Back to List Archive

Re: improving swish-e rank system

From: <moseley(at)not-real.hank.org>
Date: Wed May 28 2003 - 06:23:37 GMT
On Tue, May 27, 2003 at 03:44:12PM -0700, Emilio Davis wrote:
> Hello, I'm a computer engeneer student and I'm currently working on my
> degree thesis. Part of the thesis is to implement a modified version of
> PageRank, that work is done and I have included that rank into swish-e
> using meta tags, now I want to mix both swish-e rank and the new pagerank
> (in a linear combination) to improve the search result, is there any clean
> way to do it (I know I can mix those ranks and sort after swish-e has
> given me the result but that option use a lot of memory).

Hello Emilio,

This has been discussed lately.  So what you want to do is have a meta
tag on documents (thus a value stored as a property) and then have that
value modify the rank of the file. Is that correct?

One problem with that method is the property table must be read for each
and every result.  It may be a small problem but it might slow down
result generation.  Reading a property requires a bit of I/O.  Just have
to try it and see.  And try it with an index where you might get 30,000
results.

search.c looks up individual words in the index, and rank.c calculates a 
rank number for each file (based on that word).

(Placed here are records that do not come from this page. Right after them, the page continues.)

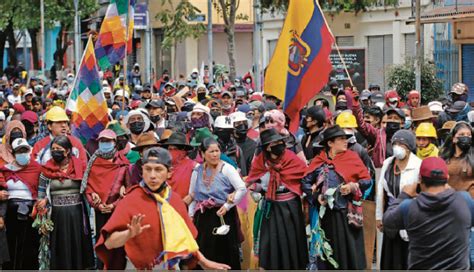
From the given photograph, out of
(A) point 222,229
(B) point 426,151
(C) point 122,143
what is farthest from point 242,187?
(C) point 122,143

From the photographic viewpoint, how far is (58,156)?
1222 centimetres

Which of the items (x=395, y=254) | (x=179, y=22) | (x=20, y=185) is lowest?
(x=395, y=254)

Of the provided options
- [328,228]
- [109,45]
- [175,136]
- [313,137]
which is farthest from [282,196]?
[109,45]

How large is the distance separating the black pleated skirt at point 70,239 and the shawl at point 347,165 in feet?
7.92

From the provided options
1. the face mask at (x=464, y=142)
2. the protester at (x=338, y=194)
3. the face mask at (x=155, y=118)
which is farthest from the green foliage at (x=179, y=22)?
the face mask at (x=464, y=142)

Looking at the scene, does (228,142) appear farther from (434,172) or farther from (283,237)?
(434,172)

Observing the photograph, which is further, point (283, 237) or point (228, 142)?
point (228, 142)

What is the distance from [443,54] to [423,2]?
10.3 feet

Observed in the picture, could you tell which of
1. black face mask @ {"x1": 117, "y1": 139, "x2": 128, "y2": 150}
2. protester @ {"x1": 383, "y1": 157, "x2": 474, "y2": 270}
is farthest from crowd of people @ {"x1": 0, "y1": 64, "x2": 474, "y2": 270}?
protester @ {"x1": 383, "y1": 157, "x2": 474, "y2": 270}

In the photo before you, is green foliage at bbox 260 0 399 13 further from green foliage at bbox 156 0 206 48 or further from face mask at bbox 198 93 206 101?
face mask at bbox 198 93 206 101

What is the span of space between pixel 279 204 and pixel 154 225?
339cm

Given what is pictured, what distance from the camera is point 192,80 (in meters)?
32.6

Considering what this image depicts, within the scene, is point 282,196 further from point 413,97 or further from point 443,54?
point 443,54

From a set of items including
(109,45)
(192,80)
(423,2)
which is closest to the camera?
(109,45)
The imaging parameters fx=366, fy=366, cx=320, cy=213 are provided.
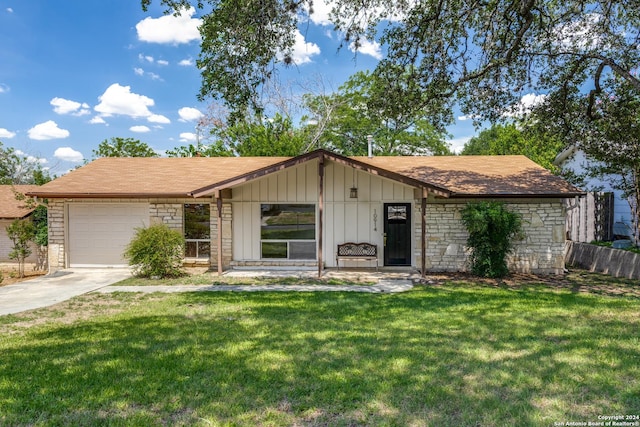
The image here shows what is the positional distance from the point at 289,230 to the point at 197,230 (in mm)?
2951

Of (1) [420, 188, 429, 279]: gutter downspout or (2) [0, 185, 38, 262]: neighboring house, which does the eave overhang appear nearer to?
(1) [420, 188, 429, 279]: gutter downspout

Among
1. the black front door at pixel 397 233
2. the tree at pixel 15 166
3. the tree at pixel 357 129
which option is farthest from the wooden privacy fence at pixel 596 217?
the tree at pixel 15 166

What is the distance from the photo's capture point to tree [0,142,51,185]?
2891 cm

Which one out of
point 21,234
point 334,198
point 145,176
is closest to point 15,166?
point 21,234

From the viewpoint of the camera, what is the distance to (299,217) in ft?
37.1

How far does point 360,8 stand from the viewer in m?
7.71

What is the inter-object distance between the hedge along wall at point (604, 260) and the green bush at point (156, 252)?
40.3 ft

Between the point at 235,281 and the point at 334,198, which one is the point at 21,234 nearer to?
the point at 235,281

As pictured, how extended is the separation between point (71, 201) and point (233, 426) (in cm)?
1133

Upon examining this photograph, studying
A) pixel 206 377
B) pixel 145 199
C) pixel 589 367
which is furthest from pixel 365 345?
pixel 145 199

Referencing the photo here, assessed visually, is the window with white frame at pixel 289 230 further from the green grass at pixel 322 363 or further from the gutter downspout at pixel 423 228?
the green grass at pixel 322 363

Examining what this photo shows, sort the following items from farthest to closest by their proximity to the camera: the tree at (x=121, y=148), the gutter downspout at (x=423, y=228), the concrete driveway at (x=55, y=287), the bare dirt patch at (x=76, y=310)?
the tree at (x=121, y=148), the gutter downspout at (x=423, y=228), the concrete driveway at (x=55, y=287), the bare dirt patch at (x=76, y=310)

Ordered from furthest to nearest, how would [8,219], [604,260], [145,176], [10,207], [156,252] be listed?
[10,207]
[8,219]
[145,176]
[604,260]
[156,252]

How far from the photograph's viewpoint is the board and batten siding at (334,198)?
1103 cm
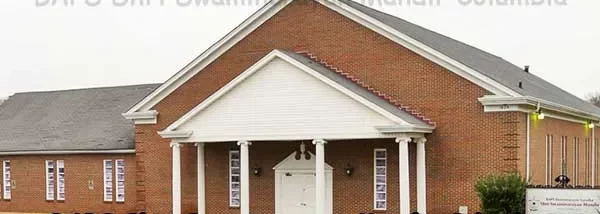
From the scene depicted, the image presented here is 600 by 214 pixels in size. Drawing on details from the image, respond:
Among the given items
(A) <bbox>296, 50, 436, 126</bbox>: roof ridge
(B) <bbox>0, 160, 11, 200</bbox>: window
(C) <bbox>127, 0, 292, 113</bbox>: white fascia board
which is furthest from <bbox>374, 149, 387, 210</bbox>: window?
(B) <bbox>0, 160, 11, 200</bbox>: window

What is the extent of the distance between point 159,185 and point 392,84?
32.4 ft

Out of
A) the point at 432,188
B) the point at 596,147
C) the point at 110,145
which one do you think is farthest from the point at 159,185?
the point at 596,147

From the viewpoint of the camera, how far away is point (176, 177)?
31.5 meters

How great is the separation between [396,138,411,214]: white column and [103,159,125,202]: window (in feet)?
45.9

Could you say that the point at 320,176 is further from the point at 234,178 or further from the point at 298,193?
the point at 234,178

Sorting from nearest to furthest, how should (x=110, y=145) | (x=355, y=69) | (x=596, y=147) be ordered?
1. (x=355, y=69)
2. (x=110, y=145)
3. (x=596, y=147)

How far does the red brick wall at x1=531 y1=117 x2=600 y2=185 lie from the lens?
29247 mm

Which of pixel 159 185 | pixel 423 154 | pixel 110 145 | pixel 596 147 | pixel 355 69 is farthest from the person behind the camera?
pixel 596 147

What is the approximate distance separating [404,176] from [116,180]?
577 inches

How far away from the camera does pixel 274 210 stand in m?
31.5

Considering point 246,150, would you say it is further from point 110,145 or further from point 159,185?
point 110,145

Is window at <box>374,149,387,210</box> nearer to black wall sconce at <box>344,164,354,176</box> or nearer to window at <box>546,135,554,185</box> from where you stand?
black wall sconce at <box>344,164,354,176</box>

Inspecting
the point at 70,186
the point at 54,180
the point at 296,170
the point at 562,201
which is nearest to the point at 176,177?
the point at 296,170

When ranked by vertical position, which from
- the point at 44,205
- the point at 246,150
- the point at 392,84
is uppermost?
the point at 392,84
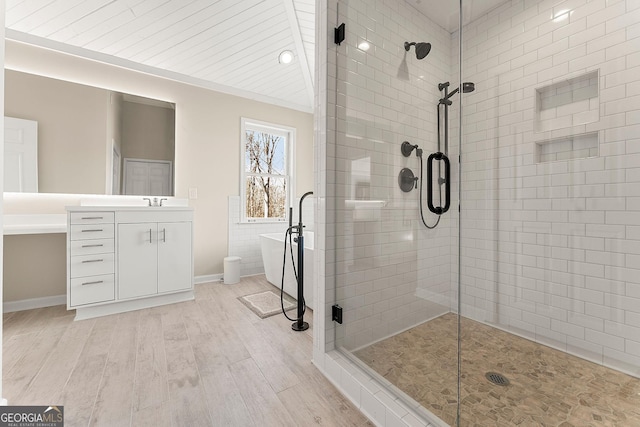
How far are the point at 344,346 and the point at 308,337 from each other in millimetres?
491

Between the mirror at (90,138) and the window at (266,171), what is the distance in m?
1.02

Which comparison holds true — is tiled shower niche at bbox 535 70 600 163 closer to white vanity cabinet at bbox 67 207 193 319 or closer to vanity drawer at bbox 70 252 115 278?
white vanity cabinet at bbox 67 207 193 319

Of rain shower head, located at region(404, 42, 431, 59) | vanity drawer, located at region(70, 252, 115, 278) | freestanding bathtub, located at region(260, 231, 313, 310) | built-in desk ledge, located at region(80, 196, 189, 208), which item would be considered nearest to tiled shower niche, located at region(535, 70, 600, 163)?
rain shower head, located at region(404, 42, 431, 59)

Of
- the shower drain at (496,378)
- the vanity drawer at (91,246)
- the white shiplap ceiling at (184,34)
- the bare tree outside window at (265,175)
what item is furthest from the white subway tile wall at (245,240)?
the shower drain at (496,378)

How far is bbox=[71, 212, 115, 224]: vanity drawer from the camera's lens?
2324 mm

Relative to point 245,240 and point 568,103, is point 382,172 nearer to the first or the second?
point 568,103

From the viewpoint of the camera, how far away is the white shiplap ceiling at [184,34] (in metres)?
2.47

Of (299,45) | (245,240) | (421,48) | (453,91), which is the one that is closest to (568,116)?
(453,91)

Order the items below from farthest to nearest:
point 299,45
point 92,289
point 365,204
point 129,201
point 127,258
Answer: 1. point 299,45
2. point 129,201
3. point 127,258
4. point 92,289
5. point 365,204

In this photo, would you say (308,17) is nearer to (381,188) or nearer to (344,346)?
(381,188)

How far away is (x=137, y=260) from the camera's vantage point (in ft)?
8.52

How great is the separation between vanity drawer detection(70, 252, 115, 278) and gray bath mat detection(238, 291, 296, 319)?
4.07ft

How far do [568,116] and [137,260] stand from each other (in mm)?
3632

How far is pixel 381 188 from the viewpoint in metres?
1.77
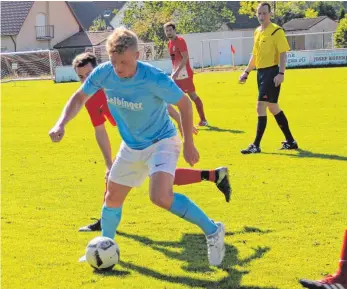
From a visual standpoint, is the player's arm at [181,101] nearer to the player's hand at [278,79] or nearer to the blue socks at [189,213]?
the blue socks at [189,213]

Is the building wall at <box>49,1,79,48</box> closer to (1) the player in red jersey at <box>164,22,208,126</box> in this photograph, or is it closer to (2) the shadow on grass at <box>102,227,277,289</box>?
(1) the player in red jersey at <box>164,22,208,126</box>

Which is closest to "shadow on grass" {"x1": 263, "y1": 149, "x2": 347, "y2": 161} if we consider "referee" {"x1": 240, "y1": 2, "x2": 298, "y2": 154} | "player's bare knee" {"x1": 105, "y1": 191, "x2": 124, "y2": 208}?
"referee" {"x1": 240, "y1": 2, "x2": 298, "y2": 154}

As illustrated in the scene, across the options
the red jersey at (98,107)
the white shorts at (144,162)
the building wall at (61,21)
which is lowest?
the building wall at (61,21)

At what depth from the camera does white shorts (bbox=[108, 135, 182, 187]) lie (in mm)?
5461

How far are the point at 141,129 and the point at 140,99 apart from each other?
0.29 metres

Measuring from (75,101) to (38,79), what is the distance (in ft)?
121

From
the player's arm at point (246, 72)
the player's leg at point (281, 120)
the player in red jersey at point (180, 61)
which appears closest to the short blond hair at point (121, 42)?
the player's leg at point (281, 120)

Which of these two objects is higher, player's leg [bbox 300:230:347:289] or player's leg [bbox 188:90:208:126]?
player's leg [bbox 300:230:347:289]

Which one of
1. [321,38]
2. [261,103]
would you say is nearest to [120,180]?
[261,103]

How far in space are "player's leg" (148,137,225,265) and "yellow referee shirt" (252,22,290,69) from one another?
5890 mm

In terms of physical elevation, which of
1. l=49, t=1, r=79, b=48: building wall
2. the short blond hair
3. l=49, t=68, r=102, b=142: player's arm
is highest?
the short blond hair

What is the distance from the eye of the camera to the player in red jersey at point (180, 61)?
46.4 ft

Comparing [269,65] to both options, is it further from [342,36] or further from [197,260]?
[342,36]

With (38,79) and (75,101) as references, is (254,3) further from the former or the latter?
(75,101)
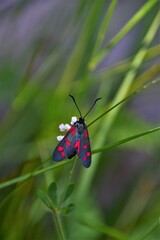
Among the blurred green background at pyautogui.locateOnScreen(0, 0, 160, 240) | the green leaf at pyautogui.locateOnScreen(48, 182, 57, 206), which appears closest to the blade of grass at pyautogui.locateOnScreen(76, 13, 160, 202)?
the blurred green background at pyautogui.locateOnScreen(0, 0, 160, 240)

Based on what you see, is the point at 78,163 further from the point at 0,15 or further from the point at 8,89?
the point at 0,15

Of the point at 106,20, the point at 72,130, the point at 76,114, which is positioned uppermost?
the point at 106,20

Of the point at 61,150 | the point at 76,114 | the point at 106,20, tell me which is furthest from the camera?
the point at 76,114

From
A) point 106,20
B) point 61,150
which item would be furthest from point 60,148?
point 106,20

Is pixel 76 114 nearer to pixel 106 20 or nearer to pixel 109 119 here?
pixel 109 119

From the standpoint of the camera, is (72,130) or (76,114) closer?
(72,130)

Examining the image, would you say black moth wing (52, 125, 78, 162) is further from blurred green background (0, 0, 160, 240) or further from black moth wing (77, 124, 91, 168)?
blurred green background (0, 0, 160, 240)

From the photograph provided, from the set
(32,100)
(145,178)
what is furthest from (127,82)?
(145,178)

search.c also combines ranks in AND and OR operations.

After all hits have been found result_sort.c is called to sort the 
results.  Since your rank bias would modify the rank you would either 
need to add in a new step to lookup the page ranks, or add in some code 
into result_sort.c to lookup the page ranks.  Probably best in 
result_sort.c because that's already looping through the list of 
results.

You might note that result_sort.c is where the "bigrank" is found -- 
the largest rank number is found when looping through all the results.  
This number is used to create "rank_scale_factor" which is used to scale 
results from 1...1000 when printing the rank.

You can look at the code in docprop.c to see how to lookup a property 
by passing in a "result" structure.  You can also look at libtest.c for 
an example.

Again, you may find that reading a property from the property file is 
too slow.  Other options would be to create another table of just page 
rank numbers index by file number.  That would likely be a faster than 
reading the property file directly.  Swish-e uses tables like that to 
make sorting faster (swish pre-sorts properties at indexing time and 
creates integer tables that are used for sorting by properties at search 
time).

Anyway, make sure you are using 2.4.0 code or code from cvs.


-- 
Bill Moseley
moseley@hank.org
Received on Wed May 28 06:23:48 2003